VIOLÊNCIA NO EXTERIOR
Brasileira denuncia agressões e cárcere após viagem para trabalhar no Caribe
Após tentativa de intercâmbio terminar em agressões físicas e retenção de documentos, empresária cearense consegue retornar ao Brasil com auxílio consular.
Uma empresária cearense de 25 anos denunciou ter sofrido violência física e psicológica após viajar para trabalhar como au pair na ilha de Martinica, território francês no Caribe. A decisão de buscar o intercâmbio, motivada pelo desejo de proporcionar uma nova vida para a família, culminou em uma série de abusos, incluindo a retenção de seu passaporte e celular pelo empregador após desentendimentos sobre as condições de trabalho.
Giselle Matias conseguiu retornar para Itapipoca, no Ceará, na segunda-feira (20), após receber auxílio para o custeio do transporte. O caso ganhou repercussão depois que a brasileira divulgou vídeos nas redes sociais em 16 de julho, relatando a insegurança e os maus-tratos enfrentados durante o período na ilha.
A contratação ocorreu por meio de uma plataforma online que conecta famílias a interessados no serviço, sem o intermédio de agências especializadas ou orientação sobre documentação migratória. Segundo o relato da cearense, a promessa era de que, após o período de férias no Caribe, ela acompanharia a família ao Canadá para regularizar seu visto. No entanto, ao chegar em Le Marin, no início de julho, a realidade encontrada divergia das promessas feitas pelo anfitrião.

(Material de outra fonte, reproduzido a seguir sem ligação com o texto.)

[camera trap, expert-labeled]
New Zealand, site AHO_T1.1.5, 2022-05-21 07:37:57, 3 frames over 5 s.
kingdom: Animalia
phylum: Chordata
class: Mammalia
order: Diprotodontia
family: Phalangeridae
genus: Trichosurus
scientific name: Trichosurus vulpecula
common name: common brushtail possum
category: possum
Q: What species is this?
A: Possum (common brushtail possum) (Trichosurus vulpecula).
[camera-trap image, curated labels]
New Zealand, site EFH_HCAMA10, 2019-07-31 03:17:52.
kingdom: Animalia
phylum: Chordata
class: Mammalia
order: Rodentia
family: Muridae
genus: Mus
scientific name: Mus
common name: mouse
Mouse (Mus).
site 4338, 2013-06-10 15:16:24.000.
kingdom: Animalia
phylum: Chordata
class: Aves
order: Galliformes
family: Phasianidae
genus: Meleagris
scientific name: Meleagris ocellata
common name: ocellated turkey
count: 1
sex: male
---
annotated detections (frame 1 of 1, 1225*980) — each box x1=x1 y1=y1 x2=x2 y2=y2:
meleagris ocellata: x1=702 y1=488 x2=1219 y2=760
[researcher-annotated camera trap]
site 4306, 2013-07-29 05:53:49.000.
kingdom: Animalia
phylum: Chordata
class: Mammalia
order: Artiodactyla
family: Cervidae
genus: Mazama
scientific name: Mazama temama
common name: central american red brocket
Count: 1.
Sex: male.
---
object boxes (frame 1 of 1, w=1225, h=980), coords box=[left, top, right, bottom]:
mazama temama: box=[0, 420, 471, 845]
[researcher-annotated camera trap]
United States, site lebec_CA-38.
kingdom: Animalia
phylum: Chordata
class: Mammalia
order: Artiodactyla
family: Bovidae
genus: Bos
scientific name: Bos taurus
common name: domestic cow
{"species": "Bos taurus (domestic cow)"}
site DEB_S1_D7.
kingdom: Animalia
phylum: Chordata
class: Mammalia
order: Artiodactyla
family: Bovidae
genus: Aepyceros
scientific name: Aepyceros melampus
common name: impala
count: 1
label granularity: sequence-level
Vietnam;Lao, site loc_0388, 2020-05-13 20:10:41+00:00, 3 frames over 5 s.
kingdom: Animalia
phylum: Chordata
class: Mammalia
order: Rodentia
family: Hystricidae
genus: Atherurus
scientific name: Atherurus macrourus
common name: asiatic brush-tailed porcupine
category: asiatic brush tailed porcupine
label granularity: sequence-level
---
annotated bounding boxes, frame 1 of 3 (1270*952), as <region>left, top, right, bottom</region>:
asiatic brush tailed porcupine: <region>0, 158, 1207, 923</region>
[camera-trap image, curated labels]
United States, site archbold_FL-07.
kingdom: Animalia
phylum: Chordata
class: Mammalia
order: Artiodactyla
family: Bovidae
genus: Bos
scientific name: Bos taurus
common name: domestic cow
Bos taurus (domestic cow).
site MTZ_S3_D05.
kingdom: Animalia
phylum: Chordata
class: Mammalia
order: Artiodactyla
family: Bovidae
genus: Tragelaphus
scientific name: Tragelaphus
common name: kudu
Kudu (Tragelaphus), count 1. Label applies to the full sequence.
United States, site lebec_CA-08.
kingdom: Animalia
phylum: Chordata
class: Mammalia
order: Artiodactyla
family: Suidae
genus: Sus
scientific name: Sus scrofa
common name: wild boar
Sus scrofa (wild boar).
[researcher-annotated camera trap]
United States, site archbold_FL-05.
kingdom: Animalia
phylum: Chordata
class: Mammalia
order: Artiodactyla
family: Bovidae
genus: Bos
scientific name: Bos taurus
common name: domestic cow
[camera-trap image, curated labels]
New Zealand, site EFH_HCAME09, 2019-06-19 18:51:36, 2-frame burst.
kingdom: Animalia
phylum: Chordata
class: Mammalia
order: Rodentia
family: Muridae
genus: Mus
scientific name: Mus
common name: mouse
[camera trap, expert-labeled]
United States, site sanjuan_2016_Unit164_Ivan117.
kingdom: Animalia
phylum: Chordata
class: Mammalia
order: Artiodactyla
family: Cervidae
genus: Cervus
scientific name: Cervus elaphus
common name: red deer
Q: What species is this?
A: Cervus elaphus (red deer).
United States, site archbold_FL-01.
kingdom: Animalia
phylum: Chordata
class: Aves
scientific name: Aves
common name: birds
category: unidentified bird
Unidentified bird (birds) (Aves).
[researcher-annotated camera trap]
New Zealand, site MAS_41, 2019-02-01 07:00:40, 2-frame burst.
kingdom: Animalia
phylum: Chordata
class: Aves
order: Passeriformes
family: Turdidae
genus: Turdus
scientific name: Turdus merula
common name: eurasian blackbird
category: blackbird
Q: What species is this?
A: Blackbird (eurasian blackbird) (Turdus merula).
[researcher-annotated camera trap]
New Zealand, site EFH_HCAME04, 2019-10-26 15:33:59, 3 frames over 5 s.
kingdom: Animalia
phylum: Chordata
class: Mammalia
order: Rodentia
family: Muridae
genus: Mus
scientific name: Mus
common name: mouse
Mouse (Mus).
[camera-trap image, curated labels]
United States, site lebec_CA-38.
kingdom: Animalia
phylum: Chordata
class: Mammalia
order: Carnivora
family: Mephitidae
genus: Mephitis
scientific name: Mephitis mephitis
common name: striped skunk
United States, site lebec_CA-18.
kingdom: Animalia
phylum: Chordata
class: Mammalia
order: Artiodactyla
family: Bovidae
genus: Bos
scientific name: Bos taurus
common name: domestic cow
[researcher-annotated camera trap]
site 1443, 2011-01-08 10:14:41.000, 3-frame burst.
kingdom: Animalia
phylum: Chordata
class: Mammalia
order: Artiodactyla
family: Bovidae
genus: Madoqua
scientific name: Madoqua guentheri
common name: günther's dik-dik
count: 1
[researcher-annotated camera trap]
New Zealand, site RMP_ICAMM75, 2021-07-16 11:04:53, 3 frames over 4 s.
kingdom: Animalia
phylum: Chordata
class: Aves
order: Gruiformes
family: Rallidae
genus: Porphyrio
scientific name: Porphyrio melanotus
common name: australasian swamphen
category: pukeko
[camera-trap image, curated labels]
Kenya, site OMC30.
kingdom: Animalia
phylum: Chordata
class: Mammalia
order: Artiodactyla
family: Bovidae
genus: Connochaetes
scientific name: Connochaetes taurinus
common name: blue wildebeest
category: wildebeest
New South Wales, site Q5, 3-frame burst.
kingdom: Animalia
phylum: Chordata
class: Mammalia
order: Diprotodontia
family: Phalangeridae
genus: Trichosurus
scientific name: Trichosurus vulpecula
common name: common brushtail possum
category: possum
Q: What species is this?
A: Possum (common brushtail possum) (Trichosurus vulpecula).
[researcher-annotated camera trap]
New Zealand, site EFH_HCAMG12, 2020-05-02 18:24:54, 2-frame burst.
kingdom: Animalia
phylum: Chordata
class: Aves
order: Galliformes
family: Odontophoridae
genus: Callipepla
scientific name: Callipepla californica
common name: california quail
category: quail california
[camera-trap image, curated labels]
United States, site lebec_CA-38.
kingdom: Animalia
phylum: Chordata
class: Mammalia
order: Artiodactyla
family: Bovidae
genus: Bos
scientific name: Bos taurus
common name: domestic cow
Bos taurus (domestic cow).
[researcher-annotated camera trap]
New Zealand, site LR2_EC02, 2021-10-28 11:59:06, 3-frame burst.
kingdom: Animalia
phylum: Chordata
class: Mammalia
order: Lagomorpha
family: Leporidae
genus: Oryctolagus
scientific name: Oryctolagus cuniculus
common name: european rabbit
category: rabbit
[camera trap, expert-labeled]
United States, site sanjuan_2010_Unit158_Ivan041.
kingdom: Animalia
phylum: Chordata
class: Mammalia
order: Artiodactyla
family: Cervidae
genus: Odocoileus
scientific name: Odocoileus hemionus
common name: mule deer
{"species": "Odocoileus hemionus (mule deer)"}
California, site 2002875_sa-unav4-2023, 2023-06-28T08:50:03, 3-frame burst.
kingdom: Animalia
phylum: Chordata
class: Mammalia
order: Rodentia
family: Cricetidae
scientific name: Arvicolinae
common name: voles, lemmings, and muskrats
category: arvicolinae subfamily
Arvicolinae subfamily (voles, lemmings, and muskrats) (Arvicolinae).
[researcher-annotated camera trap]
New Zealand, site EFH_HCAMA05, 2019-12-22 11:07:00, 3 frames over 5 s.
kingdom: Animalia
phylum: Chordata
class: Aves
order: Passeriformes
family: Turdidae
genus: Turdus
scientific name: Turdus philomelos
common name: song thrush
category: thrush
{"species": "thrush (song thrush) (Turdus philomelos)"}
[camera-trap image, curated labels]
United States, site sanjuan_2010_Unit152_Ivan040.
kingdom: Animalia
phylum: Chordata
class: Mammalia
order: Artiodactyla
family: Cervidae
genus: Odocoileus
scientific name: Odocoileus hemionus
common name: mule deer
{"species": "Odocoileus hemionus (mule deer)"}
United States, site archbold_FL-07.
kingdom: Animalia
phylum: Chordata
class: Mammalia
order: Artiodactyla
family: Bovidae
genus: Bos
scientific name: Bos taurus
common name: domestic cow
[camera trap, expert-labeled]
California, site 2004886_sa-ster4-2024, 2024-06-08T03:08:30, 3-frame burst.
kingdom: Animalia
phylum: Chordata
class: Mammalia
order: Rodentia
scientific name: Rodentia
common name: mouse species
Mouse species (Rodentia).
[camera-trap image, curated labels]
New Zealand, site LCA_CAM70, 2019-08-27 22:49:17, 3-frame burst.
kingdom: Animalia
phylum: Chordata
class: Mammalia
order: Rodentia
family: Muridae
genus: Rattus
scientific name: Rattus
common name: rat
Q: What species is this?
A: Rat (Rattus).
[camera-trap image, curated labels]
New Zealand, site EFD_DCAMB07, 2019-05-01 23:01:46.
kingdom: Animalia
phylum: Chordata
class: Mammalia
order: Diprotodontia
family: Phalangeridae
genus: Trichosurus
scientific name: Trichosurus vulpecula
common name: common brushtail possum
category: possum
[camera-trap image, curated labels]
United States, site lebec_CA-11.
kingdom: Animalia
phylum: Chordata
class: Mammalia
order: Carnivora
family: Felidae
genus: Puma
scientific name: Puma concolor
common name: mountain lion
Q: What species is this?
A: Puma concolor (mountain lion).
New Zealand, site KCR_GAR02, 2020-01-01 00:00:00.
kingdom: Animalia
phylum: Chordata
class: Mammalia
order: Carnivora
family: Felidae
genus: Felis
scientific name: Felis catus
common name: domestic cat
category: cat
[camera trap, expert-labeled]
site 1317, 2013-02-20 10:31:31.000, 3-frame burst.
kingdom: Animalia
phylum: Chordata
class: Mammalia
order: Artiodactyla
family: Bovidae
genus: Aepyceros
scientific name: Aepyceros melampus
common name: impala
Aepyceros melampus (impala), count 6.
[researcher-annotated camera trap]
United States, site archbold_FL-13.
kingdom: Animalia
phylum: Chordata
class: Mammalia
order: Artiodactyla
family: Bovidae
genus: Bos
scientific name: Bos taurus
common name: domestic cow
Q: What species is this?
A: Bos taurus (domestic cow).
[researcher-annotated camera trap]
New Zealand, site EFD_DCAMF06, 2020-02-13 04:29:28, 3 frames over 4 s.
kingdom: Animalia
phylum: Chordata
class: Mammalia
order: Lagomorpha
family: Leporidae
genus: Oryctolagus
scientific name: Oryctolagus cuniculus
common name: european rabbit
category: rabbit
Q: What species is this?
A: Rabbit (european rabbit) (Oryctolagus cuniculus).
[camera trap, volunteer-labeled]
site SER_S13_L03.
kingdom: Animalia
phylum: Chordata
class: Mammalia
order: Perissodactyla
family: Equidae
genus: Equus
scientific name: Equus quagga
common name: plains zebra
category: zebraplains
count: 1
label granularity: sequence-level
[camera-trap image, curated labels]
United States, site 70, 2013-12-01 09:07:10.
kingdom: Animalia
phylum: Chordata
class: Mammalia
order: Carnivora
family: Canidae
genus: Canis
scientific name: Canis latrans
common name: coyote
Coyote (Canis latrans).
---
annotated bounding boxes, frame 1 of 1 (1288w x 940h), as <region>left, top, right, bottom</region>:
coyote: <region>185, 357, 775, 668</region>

Após uma tentativa de autoprovocação devido ao desespero com a situação, a brasileira afirma ter sido coagida a sair da casa. Foi nesse momento que o anfitrião teria se apoderado de seus pertences. Em depoimento prestado à polícia local, a vítima relatou ter sido arrastada pela escada da residência, resultando em uma fratura no pé que ainda requer o uso de bota imobilizadora.
O Ministério das Relações Exteriores informou que acompanha o caso e presta assistência por meio do Consulado-Geral do Brasil em Caiena, na Guiana Francesa. Em nota, a pasta reforçou que, por questões de privacidade e ética, não divulga detalhes específicos sobre a assistência prestada, mas confirmou o suporte habitual oferecido a brasileiros em situações de vulnerabilidade no exterior.
A empresária, que pretende ingressar com uma ação judicial contra o agressor, utiliza agora sua experiência para alertar outros brasileiros. Em seus vídeos, ela enfatiza a importância de buscar agências verificadas e assegurar que as ofertas de trabalho não ignorem critérios essenciais de segurança e legalidade, destacando que o deslumbre por uma mudança de vida não deve sobrepor a cautela necessária em negociações internacionais.